[clang] e178824 - [CUDA][HIP] Rename and fix `-fcuda-approx-transcendentals`

Tue Jul 25 09:01:58 PDT 2023

Author: Yaxun (Sam) Liu
Date: 2023-07-25T12:01:41-04:00
New Revision: e17882430e5c243c7244dadcd0a6b5cce2219386

URL: https://github.com/llvm/llvm-project/commit/e17882430e5c243c7244dadcd0a6b5cce2219386
DIFF: https://github.com/llvm/llvm-project/commit/e17882430e5c243c7244dadcd0a6b5cce2219386.diff

LOG: [CUDA][HIP] Rename and fix `-fcuda-approx-transcendentals`

Rename -fcuda-approx-transcendentals as
-fgpu-approx-transcendentals and pass it
to both device and host clang -cc1.

Fix its interaction with -ffast-math to allow
-fno-gpu-approx-transcendentals to override
the implicit -fcuda-approx-transcendentals
due to -ffast-math.

Rename the predefined macro to be
__CLANG_GPU_APPROX_TRANSCENDENTALS__.
Emit the macro for both device and host compilation.

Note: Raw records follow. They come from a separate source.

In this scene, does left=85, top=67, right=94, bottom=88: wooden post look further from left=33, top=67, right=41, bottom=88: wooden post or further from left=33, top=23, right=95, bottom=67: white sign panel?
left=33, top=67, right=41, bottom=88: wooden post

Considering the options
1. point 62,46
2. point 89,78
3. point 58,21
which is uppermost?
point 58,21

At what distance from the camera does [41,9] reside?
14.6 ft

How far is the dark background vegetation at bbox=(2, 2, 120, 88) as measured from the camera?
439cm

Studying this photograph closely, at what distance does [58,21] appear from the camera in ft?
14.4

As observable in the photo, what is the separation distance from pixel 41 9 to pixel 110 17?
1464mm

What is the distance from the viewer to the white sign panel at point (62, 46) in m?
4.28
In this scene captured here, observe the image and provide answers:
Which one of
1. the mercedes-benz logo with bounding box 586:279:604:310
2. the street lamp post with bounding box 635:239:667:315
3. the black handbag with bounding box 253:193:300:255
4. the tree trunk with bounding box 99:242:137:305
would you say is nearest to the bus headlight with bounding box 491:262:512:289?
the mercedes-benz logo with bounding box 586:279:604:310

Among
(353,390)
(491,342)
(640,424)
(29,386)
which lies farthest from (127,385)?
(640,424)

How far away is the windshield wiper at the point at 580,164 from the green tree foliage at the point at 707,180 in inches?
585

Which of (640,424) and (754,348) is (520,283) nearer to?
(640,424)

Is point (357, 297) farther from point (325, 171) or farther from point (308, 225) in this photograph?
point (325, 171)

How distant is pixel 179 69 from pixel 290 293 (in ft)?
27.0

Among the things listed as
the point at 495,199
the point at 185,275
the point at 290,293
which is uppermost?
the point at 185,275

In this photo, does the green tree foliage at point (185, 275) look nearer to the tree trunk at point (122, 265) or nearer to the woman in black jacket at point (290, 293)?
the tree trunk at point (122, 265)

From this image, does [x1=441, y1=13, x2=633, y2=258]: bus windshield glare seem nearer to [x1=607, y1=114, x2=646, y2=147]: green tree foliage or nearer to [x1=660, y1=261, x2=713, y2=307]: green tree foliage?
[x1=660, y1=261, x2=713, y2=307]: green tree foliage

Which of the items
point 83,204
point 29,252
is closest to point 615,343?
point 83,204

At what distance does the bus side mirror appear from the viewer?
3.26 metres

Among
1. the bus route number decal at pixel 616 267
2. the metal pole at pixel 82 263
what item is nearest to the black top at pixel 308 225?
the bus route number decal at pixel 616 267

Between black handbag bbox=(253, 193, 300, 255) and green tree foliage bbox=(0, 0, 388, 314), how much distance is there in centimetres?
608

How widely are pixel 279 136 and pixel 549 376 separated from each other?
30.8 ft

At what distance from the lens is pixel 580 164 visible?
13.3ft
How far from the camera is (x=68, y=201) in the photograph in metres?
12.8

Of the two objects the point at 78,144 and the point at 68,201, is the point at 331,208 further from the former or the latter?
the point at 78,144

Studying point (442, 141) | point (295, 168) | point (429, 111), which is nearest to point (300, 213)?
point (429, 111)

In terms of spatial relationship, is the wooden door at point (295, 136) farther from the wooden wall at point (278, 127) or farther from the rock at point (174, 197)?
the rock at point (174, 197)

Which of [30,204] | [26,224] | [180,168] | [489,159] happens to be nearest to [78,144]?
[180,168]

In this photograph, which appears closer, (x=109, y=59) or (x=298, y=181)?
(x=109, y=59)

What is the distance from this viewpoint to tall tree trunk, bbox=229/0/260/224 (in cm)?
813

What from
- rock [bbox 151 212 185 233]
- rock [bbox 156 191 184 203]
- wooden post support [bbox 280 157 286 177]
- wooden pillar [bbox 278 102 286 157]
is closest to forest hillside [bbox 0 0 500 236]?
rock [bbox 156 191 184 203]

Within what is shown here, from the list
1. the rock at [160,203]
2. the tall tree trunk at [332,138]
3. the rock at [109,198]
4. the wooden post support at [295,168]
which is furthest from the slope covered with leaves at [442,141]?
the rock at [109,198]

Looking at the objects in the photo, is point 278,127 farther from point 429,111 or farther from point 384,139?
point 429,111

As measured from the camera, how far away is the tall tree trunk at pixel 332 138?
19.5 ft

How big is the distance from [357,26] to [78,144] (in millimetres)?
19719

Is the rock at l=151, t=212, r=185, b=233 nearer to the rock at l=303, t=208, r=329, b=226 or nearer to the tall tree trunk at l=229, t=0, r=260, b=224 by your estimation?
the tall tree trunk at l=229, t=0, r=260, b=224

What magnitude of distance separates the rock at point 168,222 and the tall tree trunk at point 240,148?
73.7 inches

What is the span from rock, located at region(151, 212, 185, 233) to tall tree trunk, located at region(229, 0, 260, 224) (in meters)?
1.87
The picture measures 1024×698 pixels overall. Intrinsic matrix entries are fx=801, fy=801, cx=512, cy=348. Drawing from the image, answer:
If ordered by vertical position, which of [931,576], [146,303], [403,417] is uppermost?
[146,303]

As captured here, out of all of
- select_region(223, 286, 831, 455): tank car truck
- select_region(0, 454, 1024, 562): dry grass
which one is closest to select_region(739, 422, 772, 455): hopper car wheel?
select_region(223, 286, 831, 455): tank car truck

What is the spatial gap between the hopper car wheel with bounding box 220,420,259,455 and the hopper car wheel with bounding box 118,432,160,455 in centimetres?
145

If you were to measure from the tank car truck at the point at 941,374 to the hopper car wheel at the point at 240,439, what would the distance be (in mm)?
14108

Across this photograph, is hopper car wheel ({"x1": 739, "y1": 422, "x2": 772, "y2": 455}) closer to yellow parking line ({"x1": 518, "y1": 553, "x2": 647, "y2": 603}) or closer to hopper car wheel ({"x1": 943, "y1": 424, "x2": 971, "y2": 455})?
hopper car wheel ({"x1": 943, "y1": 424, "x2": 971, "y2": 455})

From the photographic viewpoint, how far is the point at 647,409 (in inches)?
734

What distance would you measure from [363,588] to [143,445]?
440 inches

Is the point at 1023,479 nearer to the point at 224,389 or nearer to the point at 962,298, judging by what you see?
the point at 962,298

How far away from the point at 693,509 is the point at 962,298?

Reviewed by: Artem Belevich, Fangrui Song

Differential Revision: https://reviews.llvm.org/D154797

Added: 
    

Modified: 
    clang/include/clang/Basic/LangOptions.def
    clang/include/clang/Driver/Options.td
    clang/lib/Driver/ToolChains/Clang.cpp
    clang/lib/Driver/ToolChains/Cuda.cpp
    clang/lib/Driver/ToolChains/HIPAMD.cpp
    clang/lib/Driver/ToolChains/HIPSPV.cpp
    clang/lib/Frontend/InitPreprocessor.cpp
    clang/lib/Headers/__clang_cuda_math.h
    clang/lib/Headers/__clang_cuda_runtime_wrapper.h
    clang/lib/Headers/__clang_hip_math.h
    clang/test/Driver/hip-macros.hip
    clang/test/Driver/hip-options.hip
    clang/test/Headers/__clang_hip_math.hip
    clang/test/Headers/nvptx_device_math_sin.c
    clang/test/Headers/nvptx_device_math_sin.cpp
    clang/test/Preprocessor/cuda-approx-transcendentals.cu

Removed: 
    


################################################################################
diff  --git a/clang/include/clang/Basic/LangOptions.def b/clang/include/clang/Basic/LangOptions.def
index f7ec0406f33e3f..5f1ebced561506 100644

--- a/clang/include/clang/Basic/LangOptions.def
+++ b/clang/include/clang/Basic/LangOptions.def
@@ -265,7 +265,7 @@ ENUM_LANGOPT(HLSLVersion, HLSLLangStd, 16, HLSL_Unset, "HLSL Version")
 LANGOPT(CUDAIsDevice      , 1, 0, "compiling for CUDA device")
 LANGOPT(CUDAAllowVariadicFunctions, 1, 0, "allowing variadic functions in CUDA device code")
 LANGOPT(CUDAHostDeviceConstexpr, 1, 1, "treating unattributed constexpr functions as __host__ __device__")
-LANGOPT(CUDADeviceApproxTranscendentals, 1, 0, "using approximate transcendental functions")
+LANGOPT(GPUDeviceApproxTranscendentals, 1, 0, "using approximate transcendental functions")
 LANGOPT(GPURelocatableDeviceCode, 1, 0, "generate relocatable device code")
 LANGOPT(GPUAllowDeviceInit, 1, 0, "allowing device side global init functions for HIP")
 LANGOPT(GPUMaxThreadsPerBlock, 32, 1024, "default max threads per block for kernel launch bounds for HIP")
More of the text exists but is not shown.